> _TO DO_
Set down the entries below exactly, leaving out all images.

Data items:

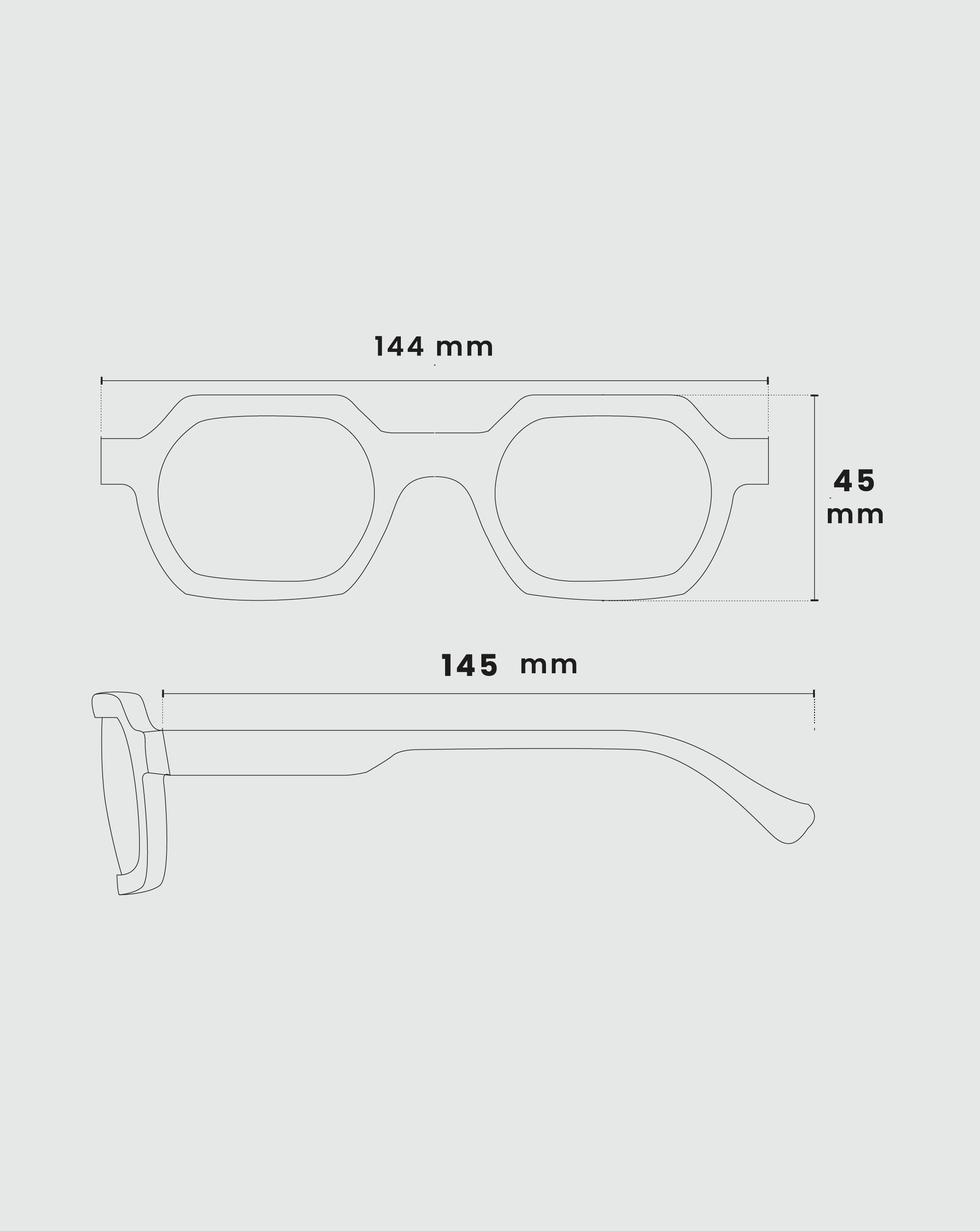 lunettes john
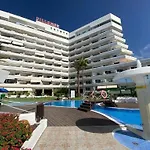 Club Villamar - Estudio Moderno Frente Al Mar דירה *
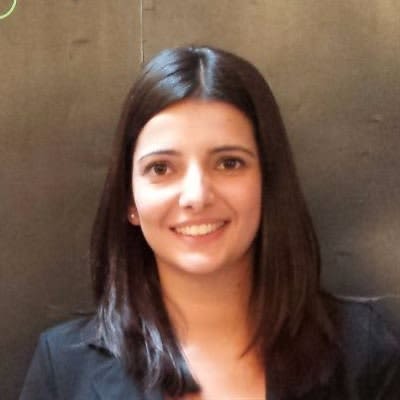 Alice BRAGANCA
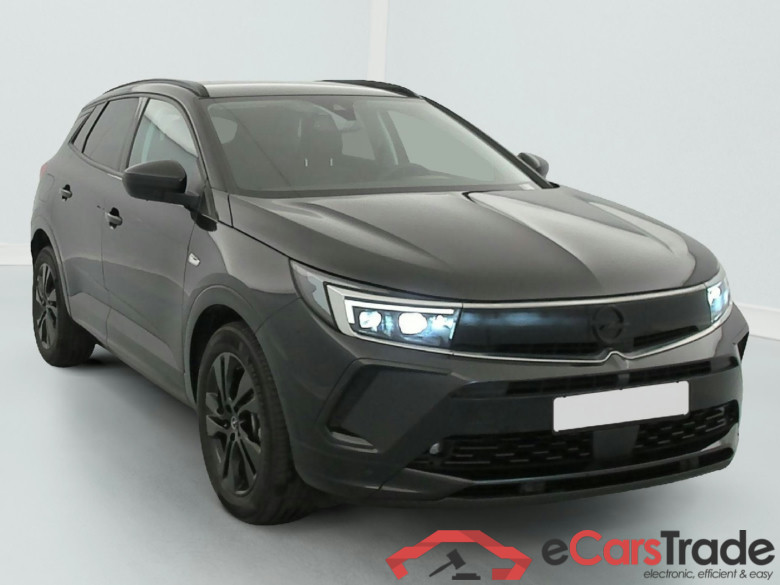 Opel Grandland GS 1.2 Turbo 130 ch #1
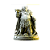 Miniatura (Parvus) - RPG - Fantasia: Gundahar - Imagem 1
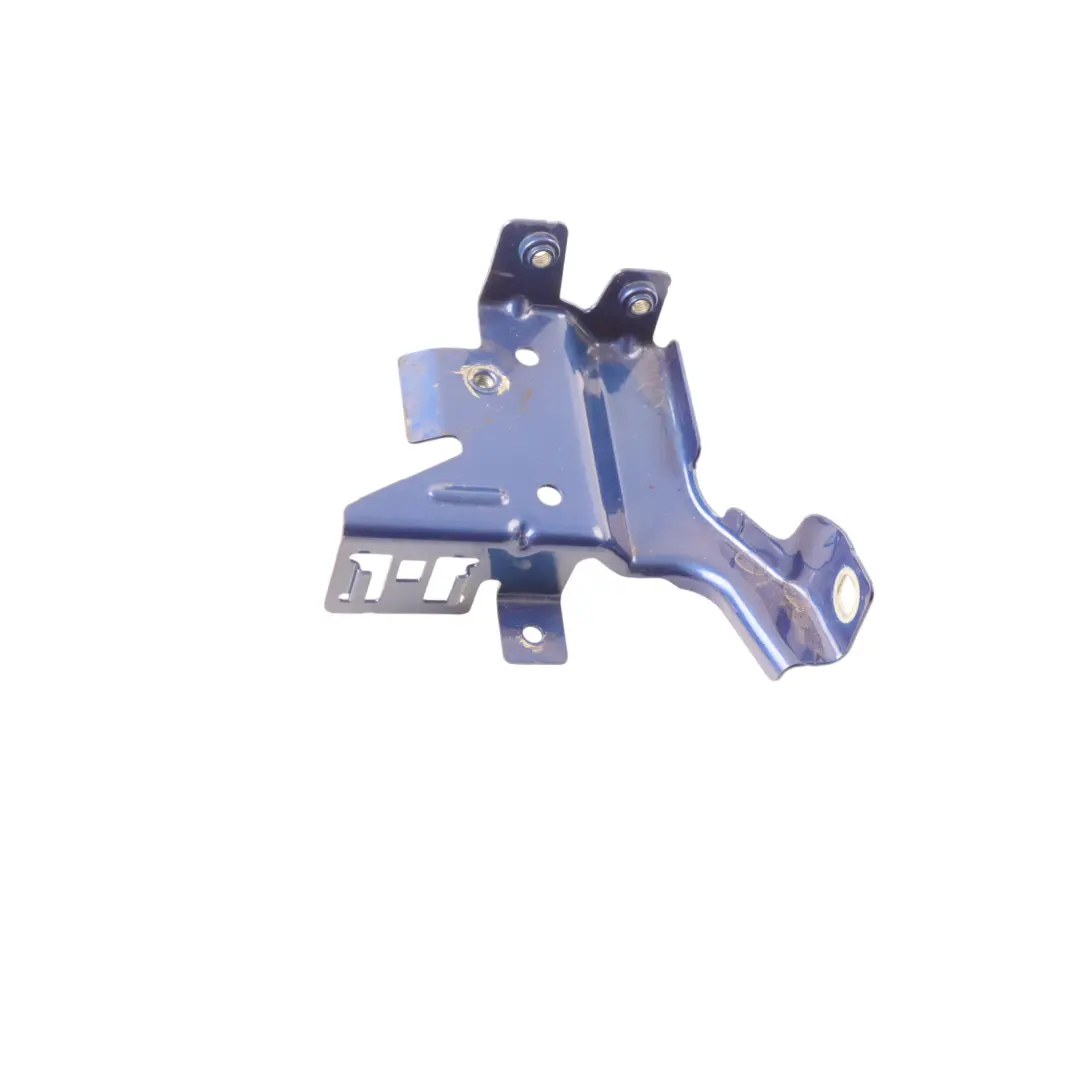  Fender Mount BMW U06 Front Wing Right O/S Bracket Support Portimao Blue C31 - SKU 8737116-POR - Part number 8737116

> _RESPONSE TO THIS TASK_
 lunettes john
 Club Villamar - Estudio Moderno Frente Al Mar דירה *
 Alice BRAGANCA
 Opel Grandland GS 1.2 Turbo 130 ch #1
 Miniatura (Parvus) - RPG - Fantasia: Gundahar - Imagem 1
  Fender Mount BMW U06 Front Wing Right O/S Bracket Support Portimao Blue C31 - SKU 8737116-POR - Part number 8737116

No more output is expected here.